Pre-election polls are noisy for a number of reasons. First, there is sampling error. For n=1000, the confidence interval for a party whose true support is 40 per cent ranges from 37 to 43 per cent, which is more than most people would think. And this assuming simple random sampling. For multi-stage sampling, you could end up with one to two extra points at each end. Then there are house effects: Pollsters dress up their raw figures and different ways, use different sampling frames and slightly different modes and questions. And finally, political events and media coverage on the day of the poll will have effects, especially early on when many voters are undecided.
Combining results from different polls is one obvious strategy to deal with these problems: The combined sample size is bigger, and there is hope that the various sources of bias might offset each other. Hopefully.
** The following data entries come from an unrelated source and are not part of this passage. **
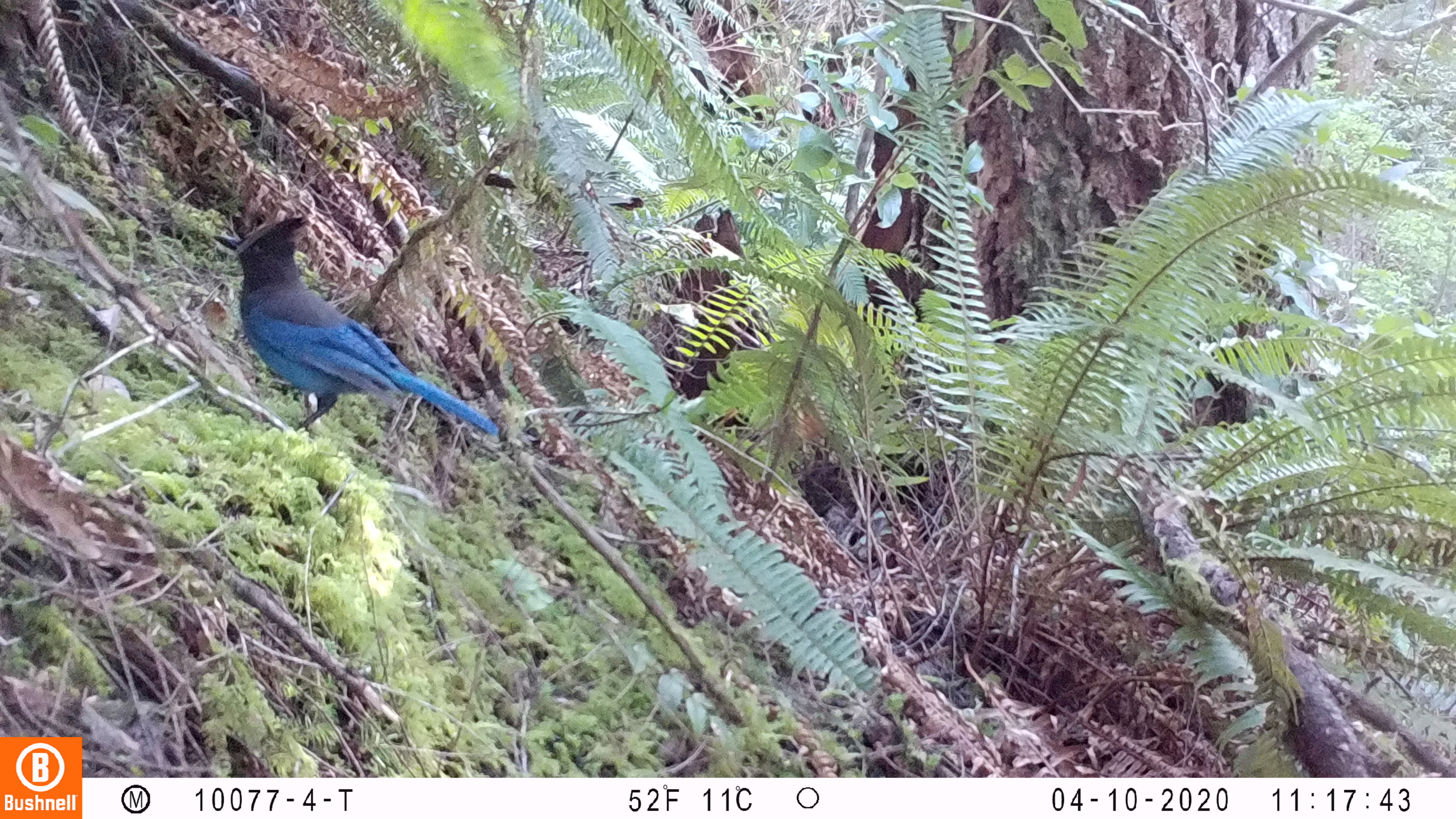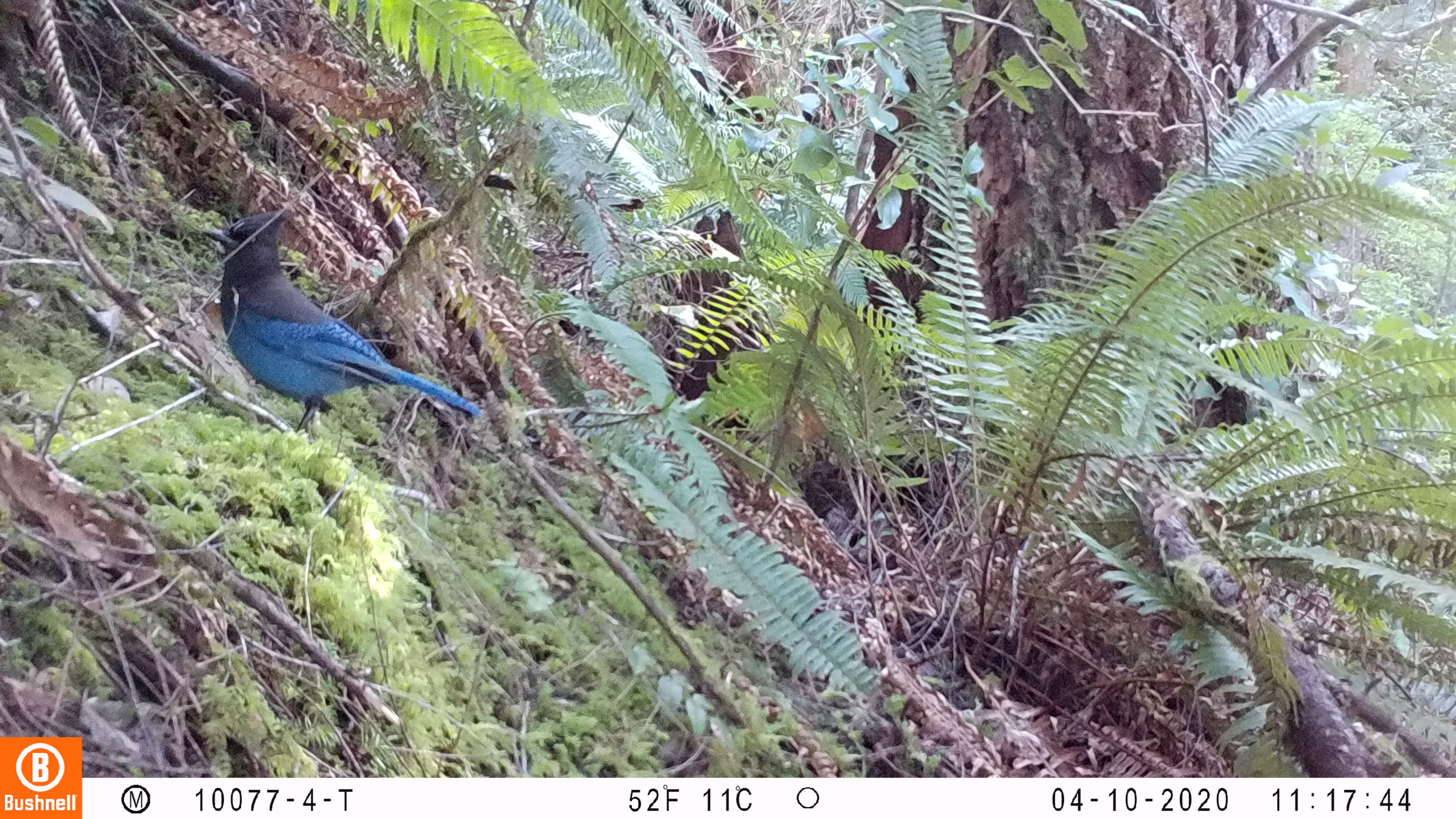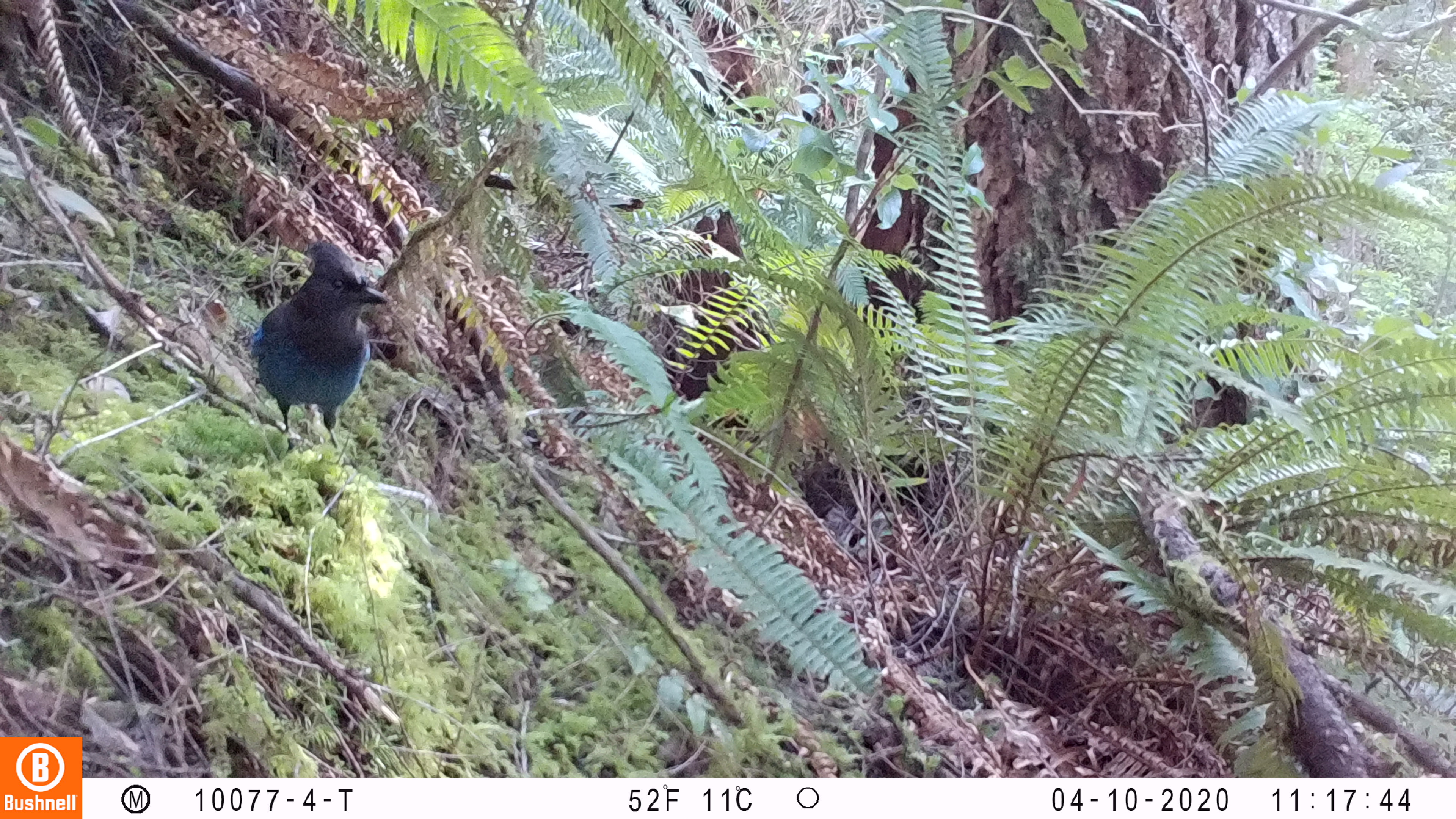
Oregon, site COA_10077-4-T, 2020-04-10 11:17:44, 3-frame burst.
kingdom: Animalia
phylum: Chordata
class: Aves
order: Passeriformes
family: Corvidae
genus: Cyanocitta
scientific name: Cyanocitta stelleri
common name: steller's jay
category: stellers jay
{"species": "stellers jay (steller's jay) (Cyanocitta stelleri)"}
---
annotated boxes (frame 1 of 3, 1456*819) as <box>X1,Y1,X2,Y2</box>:
stellers jay: <box>212,217,502,440</box>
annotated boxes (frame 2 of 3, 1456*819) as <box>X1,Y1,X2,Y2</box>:
stellers jay: <box>195,203,482,436</box>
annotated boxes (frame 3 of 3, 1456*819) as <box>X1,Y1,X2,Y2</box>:
stellers jay: <box>242,246,387,447</box>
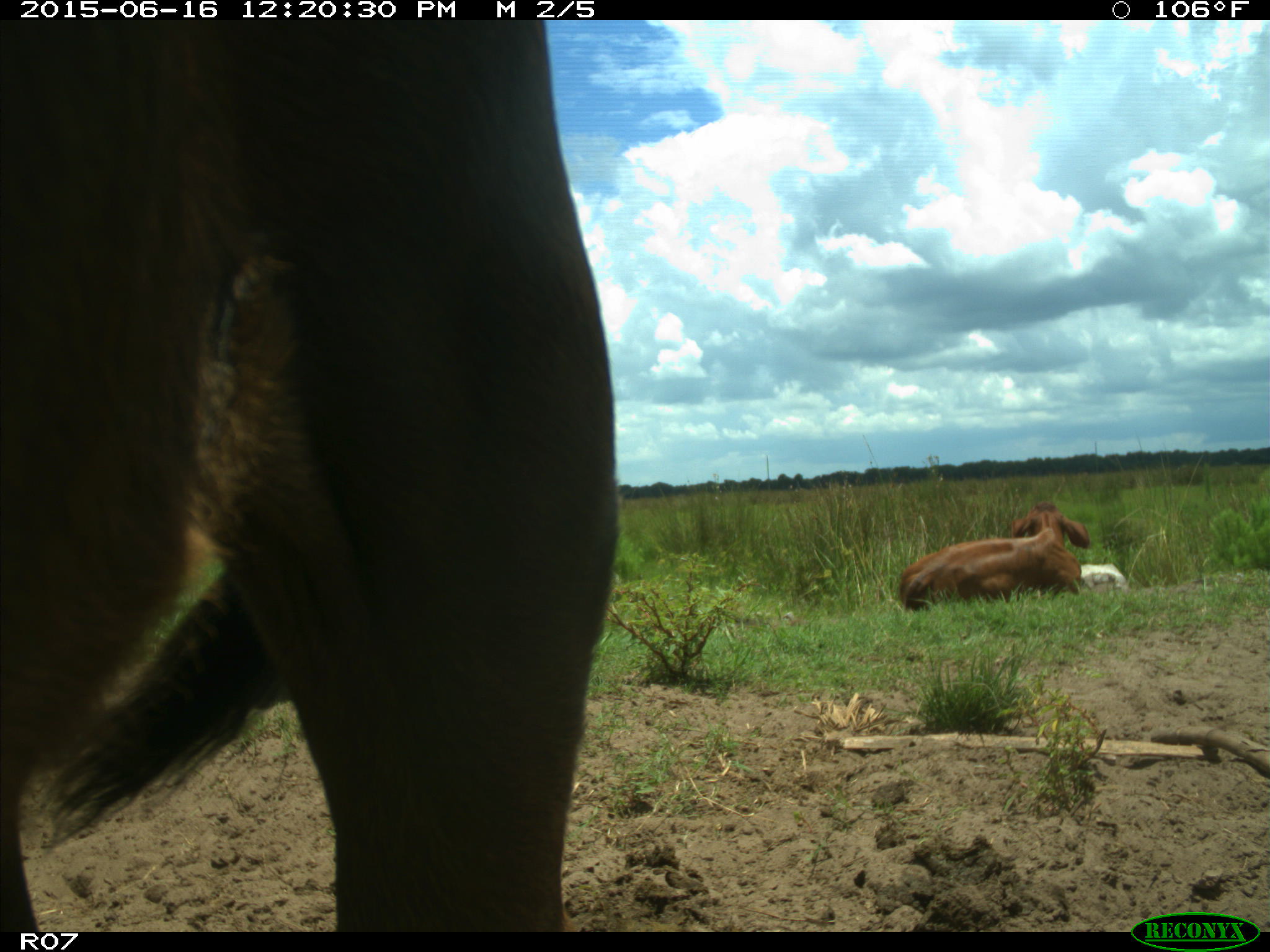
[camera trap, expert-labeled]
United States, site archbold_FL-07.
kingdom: Animalia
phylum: Chordata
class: Mammalia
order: Artiodactyla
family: Bovidae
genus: Bos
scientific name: Bos taurus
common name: domestic cow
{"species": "Bos taurus (domestic cow)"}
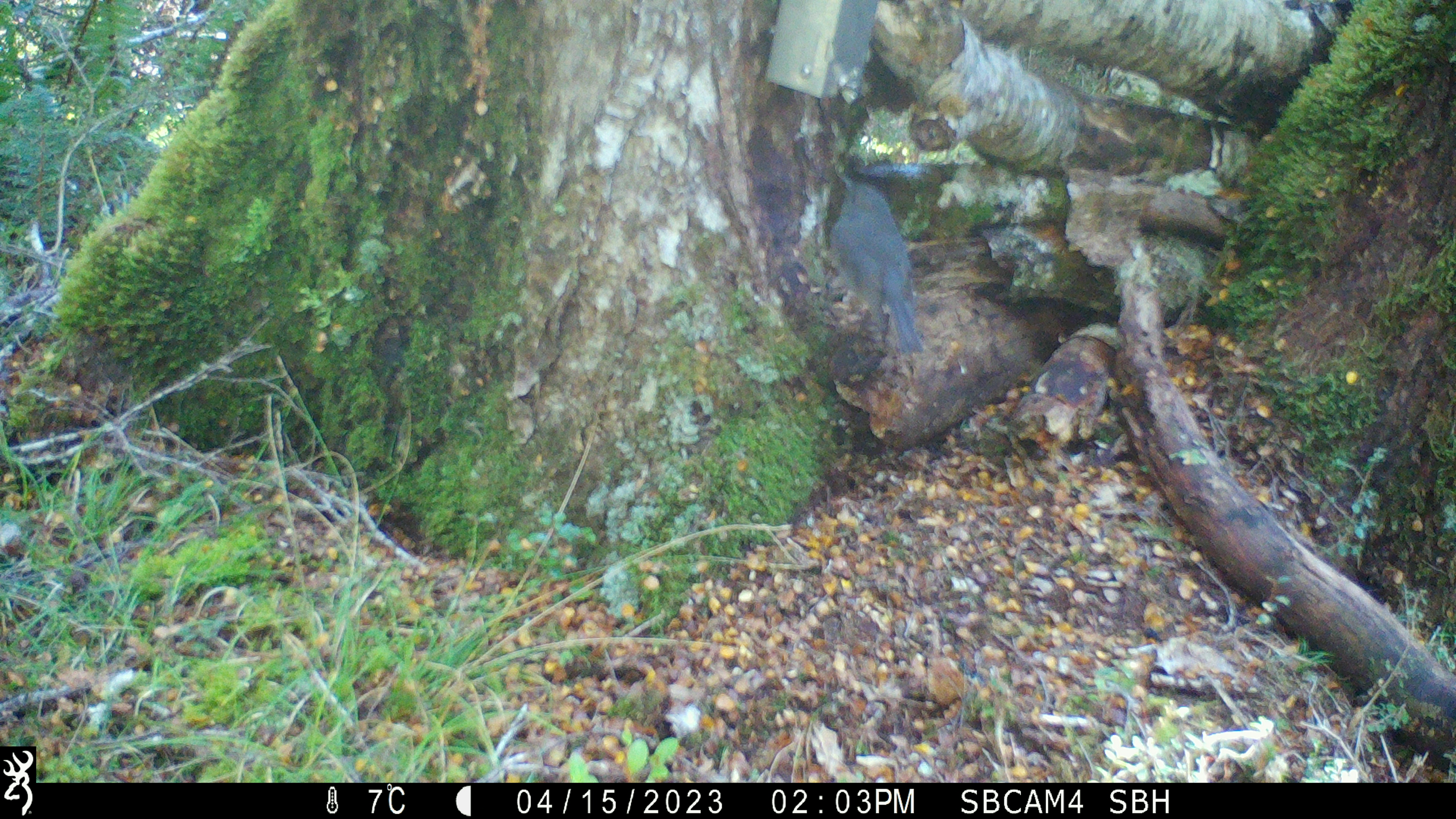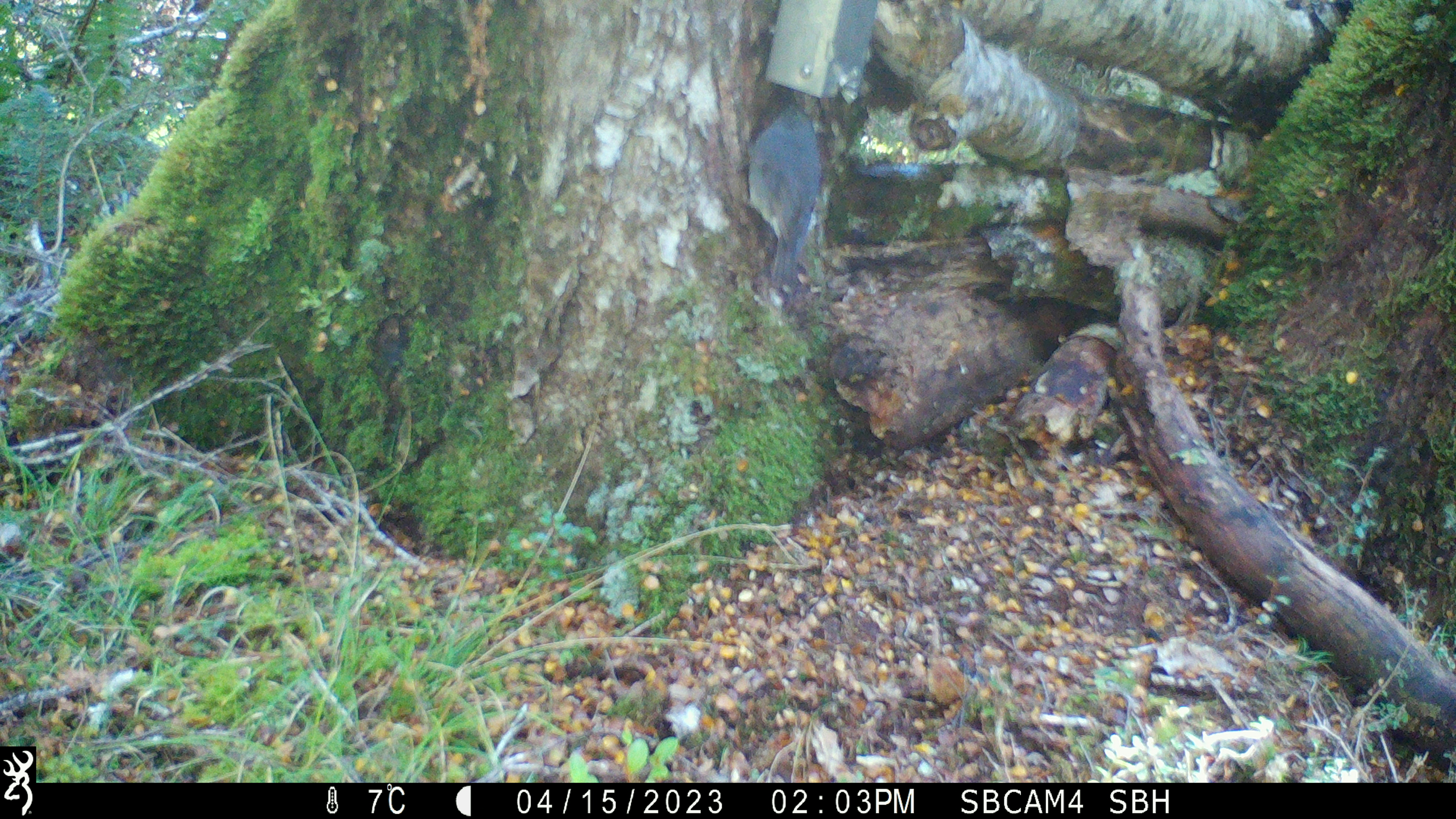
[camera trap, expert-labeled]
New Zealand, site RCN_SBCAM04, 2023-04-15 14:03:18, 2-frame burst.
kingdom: Animalia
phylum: Chordata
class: Aves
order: Passeriformes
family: Petroicidae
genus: Petroica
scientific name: Petroica australis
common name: new zealand robin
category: robin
Where Do the Data Come From?
The very useful site wahlrecht.de publishes margins from seven large German pollsters. Excluding INSA (they use an online-access panel), I check this site regularly and generate a data set from it that you can download here. To companies post (relatively) raw data, which I find preferable. What the others do to their figures, we cannot know.
How Does It Work?
The most straightforward idea in poll-pooling is calculating a moving (and possibly weighted). A more principled approach is model-based. My model borrows heavily from Simon Jackman’s (2005) paper and from Chris Hanretty’s application of a similar model to Italy, but differs in some respects. First, I treat the polls as draws from a multinomial distribution to account for Germany’s moderate multi-partyism. The parameters of this distribution depend on the relative strength of latent support for each party. Modelling the results as multinomial implies the constraint that the estimated shares must some to unity, which is useful. Second, like Jackman and Hanretty, I assume that latent support for each party follows a random walk (today’s support is yesterdays support plus a random quantity), but I allow for a drift: a linear trend in latent support over the course of the campaign. Third, I assign each poll to a week, because there are relatively few polls, and field-times are relatively long. Put differently, I assume that public opinion moves from week to week (but not from day to day).
The model estimates latent party support since January 2013 and makes predictions for the outcome of the election. The code (R & Bugs) is here.
Does It Work?
Honestly, I have no idea. This is work in progress, so take the findings with a pinch of salt.
What Could Possibly Go Wrong?
Everything? Anything? The most obviously dubious assumption of the model is that the polls are unbiased on average. Latent linear trends are a close second.